Le carnet de santé devient numérique

En Afrique, 70 % des décès aux urgences sont dus au manque d’informations sur les malades.

C’est un bijou à l’apparence banale qui peut sauver des vies. Il est gravé d’un QR code crypté. Il suffit qu’un médecin le scanne pour qu’il accède à votre état de santé via un smartphone ou un portail web. Ce carnet de santé numérique, créé en Côte d’Ivoire, s’appelle le Pass Santé Mousso. Sécurisé, accessible, il est aussi disponible dans les zones rurales au travers de codes USSD [1], à taper sur son téléphone portable. La même technologie est utilisée au Togo, avec l’application Kondjigbalé. Lancée en mai 2019, elle se propose de combler le déficit de suivi des patients. Le médecin dispose du dossier médical partagé et sécurisé du patient dès sa prise en charge, et a accès à l’historique de ses antécédents. Il peut le consulter à distance et y enregistrer les diagnostics, les analyses et les ordonnances. L’application est dotée d’un centre d’appels en langues locales pour les populations rurales. Ces applications, si utiles, ont un point faible : l’utilisation abusive des données personnelles de santé. Au Sénégal, le Projet HOPE, plate-forme numérique de gestion des dons de sang, envoie régulièrement des SMS d’alerte en cas de besoin, ainsi que des appels téléphoniques en langues locales. Il a choisi de se conformer aux exigences de la Commission nationale de protection des données personnelles et aux normes internationales (HIPAA [2] et RGPD [3]) en vigueur.

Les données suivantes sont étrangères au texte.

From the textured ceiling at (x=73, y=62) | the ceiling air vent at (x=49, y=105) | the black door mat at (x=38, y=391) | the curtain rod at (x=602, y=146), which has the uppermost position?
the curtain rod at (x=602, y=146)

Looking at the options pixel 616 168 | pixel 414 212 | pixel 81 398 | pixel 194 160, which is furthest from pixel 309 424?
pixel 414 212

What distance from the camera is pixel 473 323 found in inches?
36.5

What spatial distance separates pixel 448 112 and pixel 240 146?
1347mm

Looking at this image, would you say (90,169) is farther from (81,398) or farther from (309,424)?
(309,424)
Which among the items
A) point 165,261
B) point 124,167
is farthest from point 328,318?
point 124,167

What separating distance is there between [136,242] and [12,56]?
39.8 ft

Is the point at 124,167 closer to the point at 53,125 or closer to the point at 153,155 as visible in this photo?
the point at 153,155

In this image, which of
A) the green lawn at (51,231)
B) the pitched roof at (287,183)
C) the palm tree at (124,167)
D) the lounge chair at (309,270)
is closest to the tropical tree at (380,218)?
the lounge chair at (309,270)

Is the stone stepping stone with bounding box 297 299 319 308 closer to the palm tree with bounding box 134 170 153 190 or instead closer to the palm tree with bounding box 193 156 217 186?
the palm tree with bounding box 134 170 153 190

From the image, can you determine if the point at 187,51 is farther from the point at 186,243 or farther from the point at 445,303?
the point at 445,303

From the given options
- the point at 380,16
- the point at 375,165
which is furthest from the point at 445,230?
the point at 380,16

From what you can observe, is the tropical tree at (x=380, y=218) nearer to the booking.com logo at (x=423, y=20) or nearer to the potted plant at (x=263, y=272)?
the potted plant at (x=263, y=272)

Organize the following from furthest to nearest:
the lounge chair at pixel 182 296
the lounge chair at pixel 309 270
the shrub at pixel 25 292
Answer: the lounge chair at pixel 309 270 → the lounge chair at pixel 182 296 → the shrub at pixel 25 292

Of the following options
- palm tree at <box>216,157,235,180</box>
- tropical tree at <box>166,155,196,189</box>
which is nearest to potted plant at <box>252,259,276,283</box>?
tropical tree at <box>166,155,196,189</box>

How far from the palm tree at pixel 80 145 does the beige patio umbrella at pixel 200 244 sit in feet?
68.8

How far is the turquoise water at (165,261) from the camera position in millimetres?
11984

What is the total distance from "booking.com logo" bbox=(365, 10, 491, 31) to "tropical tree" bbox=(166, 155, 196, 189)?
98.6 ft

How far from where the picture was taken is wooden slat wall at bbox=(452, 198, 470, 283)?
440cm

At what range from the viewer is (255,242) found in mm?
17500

[1] USSD : Unstructured Supplementary Service Data. Fonctionnalité associée aux services de messagerie instantanée que l’on retrouve sur les téléphones mobiles GSM, 3G ou 4 G.
[2] Health Insurance Portability and Accountability Act
[3] Règlement général sur la protection des données

Une appli contre les médicaments falsifiés

Le faux médicament tue. En Afrique subsaharienne, plus de 122 000 enfants de moins de 5 ans meurent chaque année à cause d’antipaludiques falsifiés. Méditect, une start-up française, teste en Côte d’Ivoire une application gratuite qui vérifie l’authenticité de la boîte de médicaments, en scannant son QR code. La technologie employée est celle de la blockchain : chaque acteur de la chaîne – laboratoire, pharmacie – entre les renseignements utiles, date de fabrication et de livraison, par exemple. D’abord en phase pilote en 2020 sur le seul Efferalgan, l’appli s’étend désormais à d’autres classes de médicaments, dont un antipaludique, la Cofantrine.